I've eaten a bunch of salads in my life. Growing up it was presented as the healthy choice to have as your meal, or at least with it. And I liked them too. Because I would go to a salad bar and load up the lettuce with ranch dressing, cheese, bacon, and croutons.
When I'm trying to eat healthy, I'll occasionally have a bagged salad kit, something like this. When I'm in the mood, it's fine, good enough.
But I saw these videos from Ethan Chlebowski: orzo salad and brussels sprouts salad. They gave me ideas for how to look at salad differently.
What I mean is this: What's the best part of a salad? It's not the lettuce. It's the stuff. So what if I made some salads that were all or mostly stuff, with barely any lettuce.
The day after eating nothing but chili cheese dogs seemed like the perfect day to find out.
(Incidentally, I had been stuck on the same weight number for over a week...until I woke up the day after eating nothing but chili cheese dogs and found that I had lost a pound, reaching a new low weight for the last 5 years.)
A lot of times I will at least use recipes as a starting point. But I'm very picky when it comes to veggies. I did browse recipes for inspiration of ingredients and basically made a list of all the ingredients that sounded good. Then I arranged them by flavor profile (Southwestern, Italian, American/Fruit, and some other random ideas).
First up: Southwestern. (I specifically didn't buy anything in bags. This was my first time ever buying heads of cabbage.)
Ingredients
charred poblano
red pepper
red onion
green onion
red cabbage
green cabbage
jarred jalapeƱos
jarred banana peppers
grated pepper jack
seasoned tortilla strips
cilantro
quick guac: avocado mashed with lime, salt and cilantro
dressing: lime crema (roughly 1/2 a cup of light sour cream plus juice from two lime wedges)
The only thing that gets cooked is the poblano, broiled for 10 minutes on high, rotating a few times. Everything else just gets chopped, diced, tossed in a big mixing bowl. It took 15 minutes to chop and prepare everything, so the poblano was basically room temp by the time I added.
This was going to be the primary picture:
Notice how it looks nicer, you can see the cheese and the cilantro. Well after my first bite I realized I forgot the guac. So I had to rearrange and take another photo (at the top of the post).
This was really good. So fresh. So filling. It might be hard to tell from the picture, but this is a fairly large mixing bowl. It's very heavy. Perfect for volume eaters. Here's a picture that shows the sense of scale.
And just for fun, here's a behind the scenes shot of my counter after I was done.
I had just come back from the store so there's an assortment of ingredients that I didn't use in this dish.
What I love about this salad is that it didn't feel like a cabbage salad with toppings. It felt more like a bowl you would get at Qdoba. I've got some other flavors to try out, but I know I'll be coming back to this one day.

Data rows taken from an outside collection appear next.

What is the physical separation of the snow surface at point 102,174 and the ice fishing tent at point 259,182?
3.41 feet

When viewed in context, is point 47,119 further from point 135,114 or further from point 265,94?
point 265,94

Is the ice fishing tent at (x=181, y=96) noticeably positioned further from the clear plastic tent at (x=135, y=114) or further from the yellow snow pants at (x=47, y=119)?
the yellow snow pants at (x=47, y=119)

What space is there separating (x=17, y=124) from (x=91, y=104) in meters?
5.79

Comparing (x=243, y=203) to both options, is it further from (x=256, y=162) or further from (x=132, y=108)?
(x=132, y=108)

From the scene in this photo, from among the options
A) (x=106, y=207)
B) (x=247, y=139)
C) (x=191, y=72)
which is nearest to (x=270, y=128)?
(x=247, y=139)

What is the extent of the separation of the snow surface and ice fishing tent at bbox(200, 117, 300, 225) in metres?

As for calories, I tried to be sparing in the high cal ingredients like cheese, tortilla strips and avocado. I only used like 1/3 of an avocado.
This was never the kind of thing I was going to make for myself without this cooking series. But boy was this good.
This salad has four different peppers, two types of onion, two types of cabbage plus flavor boosters. So you can see that yes, I'm fairly picky, but still able to create a diverse salad despite my own limitations. If you liked tomatoes, black beans and corn, those would obviously be good additions. (I do like corn on the cob, but feel like corn has a tendency to overpower when it's in a salsa. It's like all I can taste.)
Most of the dishes in this series aren't specifically trying to be healthy. This one clearly is, but still tastes great. Another winner.